[start Supplied data]

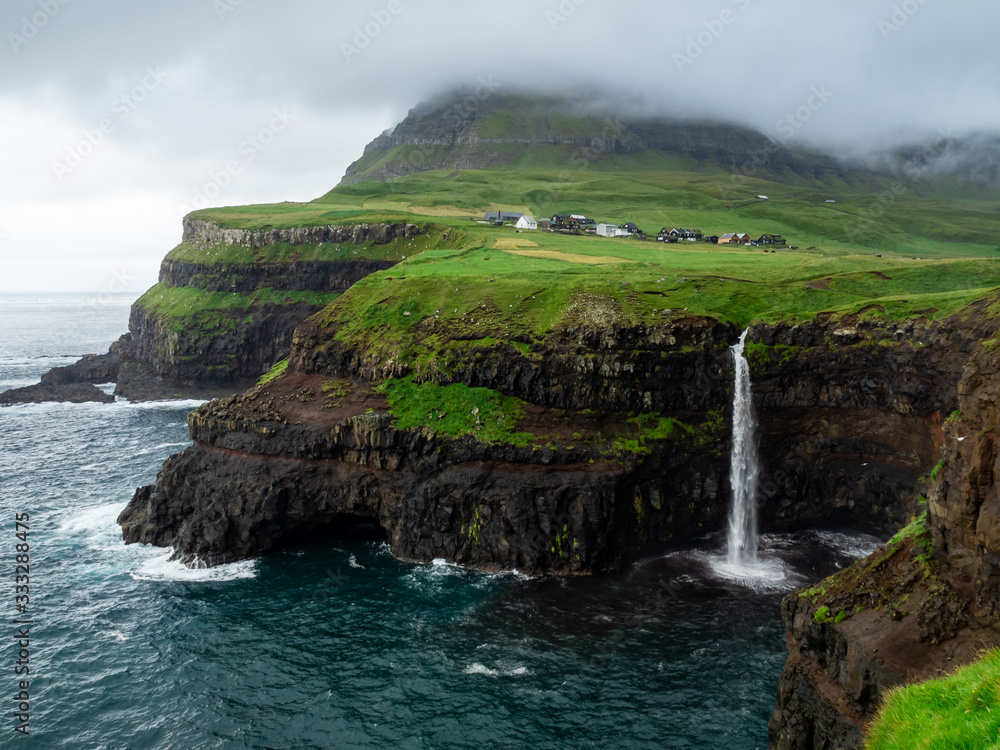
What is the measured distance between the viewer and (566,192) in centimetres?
18925

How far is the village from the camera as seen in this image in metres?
122

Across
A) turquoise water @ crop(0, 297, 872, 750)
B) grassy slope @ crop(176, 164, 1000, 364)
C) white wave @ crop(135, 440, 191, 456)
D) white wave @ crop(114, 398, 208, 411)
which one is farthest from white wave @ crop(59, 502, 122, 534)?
white wave @ crop(114, 398, 208, 411)

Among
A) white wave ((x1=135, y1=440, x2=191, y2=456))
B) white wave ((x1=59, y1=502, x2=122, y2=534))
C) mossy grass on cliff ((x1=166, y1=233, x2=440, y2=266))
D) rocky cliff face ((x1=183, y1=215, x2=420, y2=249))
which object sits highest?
rocky cliff face ((x1=183, y1=215, x2=420, y2=249))

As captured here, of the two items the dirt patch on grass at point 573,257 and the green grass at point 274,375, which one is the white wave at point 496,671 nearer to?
the green grass at point 274,375

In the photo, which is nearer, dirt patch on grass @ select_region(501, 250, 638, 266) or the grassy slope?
the grassy slope

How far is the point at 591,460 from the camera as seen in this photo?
5566 centimetres

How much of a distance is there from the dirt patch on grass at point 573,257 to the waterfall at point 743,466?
2996cm

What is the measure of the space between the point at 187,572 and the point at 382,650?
72.3 feet

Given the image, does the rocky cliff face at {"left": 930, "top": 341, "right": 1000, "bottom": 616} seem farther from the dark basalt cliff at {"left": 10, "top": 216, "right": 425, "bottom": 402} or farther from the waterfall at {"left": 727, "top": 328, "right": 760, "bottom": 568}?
the dark basalt cliff at {"left": 10, "top": 216, "right": 425, "bottom": 402}

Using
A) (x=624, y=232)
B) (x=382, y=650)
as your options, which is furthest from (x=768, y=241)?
(x=382, y=650)

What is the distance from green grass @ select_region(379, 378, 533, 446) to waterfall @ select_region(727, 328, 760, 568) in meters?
18.9

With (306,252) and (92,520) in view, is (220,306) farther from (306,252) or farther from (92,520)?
(92,520)

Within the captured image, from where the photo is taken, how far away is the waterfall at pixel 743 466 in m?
57.3

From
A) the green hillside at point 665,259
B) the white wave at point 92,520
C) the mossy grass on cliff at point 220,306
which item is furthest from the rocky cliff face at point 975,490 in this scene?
the mossy grass on cliff at point 220,306
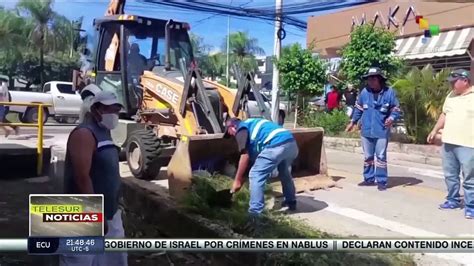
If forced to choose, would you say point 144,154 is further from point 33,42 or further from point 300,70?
point 300,70

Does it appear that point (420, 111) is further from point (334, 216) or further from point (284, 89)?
point (334, 216)

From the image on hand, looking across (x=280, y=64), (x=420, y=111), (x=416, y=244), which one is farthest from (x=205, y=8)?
(x=280, y=64)

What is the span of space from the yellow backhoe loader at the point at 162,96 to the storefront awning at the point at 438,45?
9573mm

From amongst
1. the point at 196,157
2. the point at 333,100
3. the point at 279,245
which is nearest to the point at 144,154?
the point at 196,157

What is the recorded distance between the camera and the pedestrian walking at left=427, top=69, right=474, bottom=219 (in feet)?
20.5

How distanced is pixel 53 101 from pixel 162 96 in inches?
140

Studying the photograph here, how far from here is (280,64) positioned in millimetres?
16125

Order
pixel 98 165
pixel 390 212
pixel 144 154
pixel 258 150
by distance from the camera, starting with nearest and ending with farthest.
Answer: pixel 98 165 < pixel 258 150 < pixel 390 212 < pixel 144 154

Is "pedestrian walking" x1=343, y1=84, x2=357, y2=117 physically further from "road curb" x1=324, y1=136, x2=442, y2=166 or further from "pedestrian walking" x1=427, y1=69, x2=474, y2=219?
"pedestrian walking" x1=427, y1=69, x2=474, y2=219

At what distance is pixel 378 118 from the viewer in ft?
25.8

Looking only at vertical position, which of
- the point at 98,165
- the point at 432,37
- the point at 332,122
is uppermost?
the point at 432,37

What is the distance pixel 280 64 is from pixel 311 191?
28.7ft

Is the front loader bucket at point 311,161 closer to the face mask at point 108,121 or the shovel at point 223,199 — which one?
the shovel at point 223,199

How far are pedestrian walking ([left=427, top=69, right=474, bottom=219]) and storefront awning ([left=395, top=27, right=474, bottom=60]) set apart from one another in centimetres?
1026
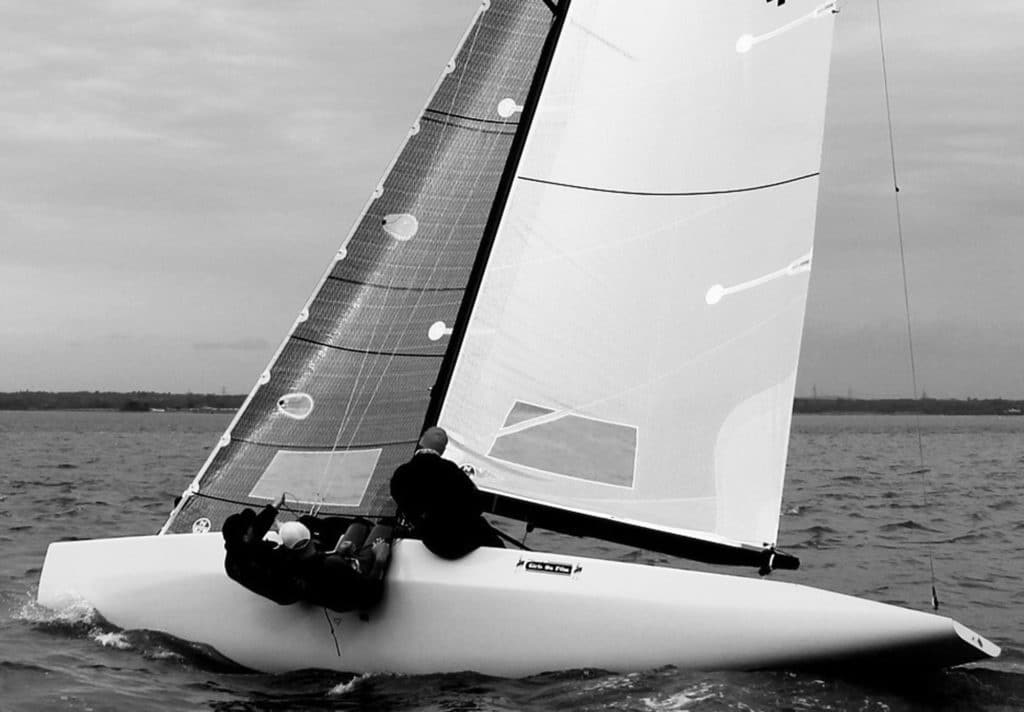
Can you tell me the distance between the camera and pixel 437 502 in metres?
7.50

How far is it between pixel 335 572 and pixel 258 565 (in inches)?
16.2

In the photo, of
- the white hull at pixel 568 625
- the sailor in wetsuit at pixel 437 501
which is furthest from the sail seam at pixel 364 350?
the white hull at pixel 568 625

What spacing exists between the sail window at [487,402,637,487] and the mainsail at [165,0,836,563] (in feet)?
0.04

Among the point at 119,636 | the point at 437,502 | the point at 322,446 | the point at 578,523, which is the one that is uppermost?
the point at 322,446

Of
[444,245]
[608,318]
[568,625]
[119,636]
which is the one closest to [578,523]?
[568,625]

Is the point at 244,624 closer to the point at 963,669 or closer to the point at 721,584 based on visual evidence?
the point at 721,584

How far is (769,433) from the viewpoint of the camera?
8055 mm

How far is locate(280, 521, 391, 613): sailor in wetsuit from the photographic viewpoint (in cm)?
736

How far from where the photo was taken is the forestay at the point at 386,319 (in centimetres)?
854

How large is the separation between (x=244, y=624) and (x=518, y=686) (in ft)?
5.47

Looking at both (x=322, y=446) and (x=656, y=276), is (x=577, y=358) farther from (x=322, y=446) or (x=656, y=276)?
(x=322, y=446)

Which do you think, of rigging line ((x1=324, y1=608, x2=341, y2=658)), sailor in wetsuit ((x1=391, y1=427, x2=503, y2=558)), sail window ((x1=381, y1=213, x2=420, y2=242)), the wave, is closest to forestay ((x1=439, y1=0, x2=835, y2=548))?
sailor in wetsuit ((x1=391, y1=427, x2=503, y2=558))

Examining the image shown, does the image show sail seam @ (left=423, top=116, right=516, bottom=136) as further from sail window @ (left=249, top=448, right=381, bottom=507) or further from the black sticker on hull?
the black sticker on hull

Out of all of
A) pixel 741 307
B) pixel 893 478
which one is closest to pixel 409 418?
pixel 741 307
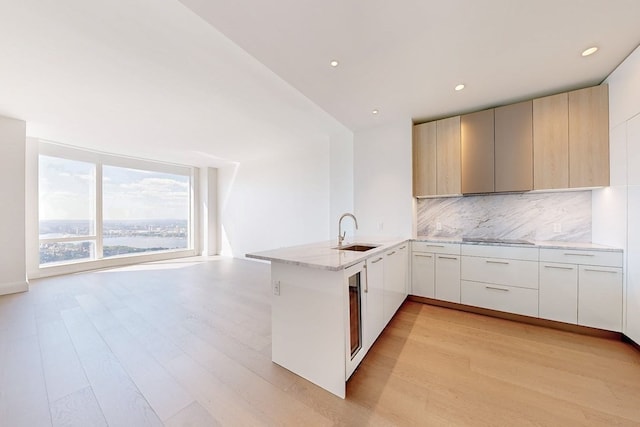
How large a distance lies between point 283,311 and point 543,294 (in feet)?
9.07

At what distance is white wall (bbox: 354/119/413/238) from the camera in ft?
11.3

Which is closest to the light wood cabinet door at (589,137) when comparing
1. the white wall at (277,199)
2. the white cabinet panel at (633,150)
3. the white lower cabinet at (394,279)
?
the white cabinet panel at (633,150)

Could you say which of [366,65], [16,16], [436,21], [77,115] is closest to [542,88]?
[436,21]

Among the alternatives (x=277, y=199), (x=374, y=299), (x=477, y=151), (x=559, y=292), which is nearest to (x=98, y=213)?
(x=277, y=199)

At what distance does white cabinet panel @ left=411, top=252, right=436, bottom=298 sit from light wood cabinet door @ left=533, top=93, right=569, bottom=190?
1498 mm

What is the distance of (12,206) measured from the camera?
3656 millimetres

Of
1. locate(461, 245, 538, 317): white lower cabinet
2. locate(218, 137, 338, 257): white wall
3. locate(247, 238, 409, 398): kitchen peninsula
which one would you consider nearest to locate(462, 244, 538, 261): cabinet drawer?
locate(461, 245, 538, 317): white lower cabinet

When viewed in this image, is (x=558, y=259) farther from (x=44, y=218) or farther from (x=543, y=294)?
(x=44, y=218)

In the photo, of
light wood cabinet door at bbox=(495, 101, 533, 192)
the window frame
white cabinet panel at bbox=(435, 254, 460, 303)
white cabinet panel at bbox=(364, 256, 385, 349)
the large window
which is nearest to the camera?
white cabinet panel at bbox=(364, 256, 385, 349)

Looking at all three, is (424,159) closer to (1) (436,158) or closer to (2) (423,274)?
(1) (436,158)

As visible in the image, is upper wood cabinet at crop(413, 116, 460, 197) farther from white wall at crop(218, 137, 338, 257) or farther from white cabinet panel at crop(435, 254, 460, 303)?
white wall at crop(218, 137, 338, 257)

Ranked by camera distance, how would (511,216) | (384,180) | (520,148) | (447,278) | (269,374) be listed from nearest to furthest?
1. (269,374)
2. (520,148)
3. (447,278)
4. (511,216)
5. (384,180)

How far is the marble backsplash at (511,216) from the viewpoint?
110 inches

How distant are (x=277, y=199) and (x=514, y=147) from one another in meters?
4.59
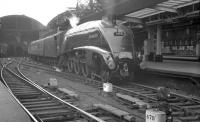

[end Supplied data]

- _Directive_
Select each line of the rows above that contains the string "cliff". Case counts.

- _Response_
C) mossy grass on cliff ((x1=166, y1=233, x2=440, y2=266))
D) rocky cliff face ((x1=183, y1=215, x2=420, y2=249))
rocky cliff face ((x1=183, y1=215, x2=420, y2=249))
Given the image, does the rocky cliff face at {"left": 930, "top": 341, "right": 1000, "bottom": 616} seem farther from the dark basalt cliff at {"left": 10, "top": 216, "right": 425, "bottom": 402} or farther from the waterfall at {"left": 727, "top": 328, "right": 760, "bottom": 568}?
the dark basalt cliff at {"left": 10, "top": 216, "right": 425, "bottom": 402}
C) the mossy grass on cliff at point 220,306
which item is furthest from the rocky cliff face at point 975,490 in this scene?
the mossy grass on cliff at point 220,306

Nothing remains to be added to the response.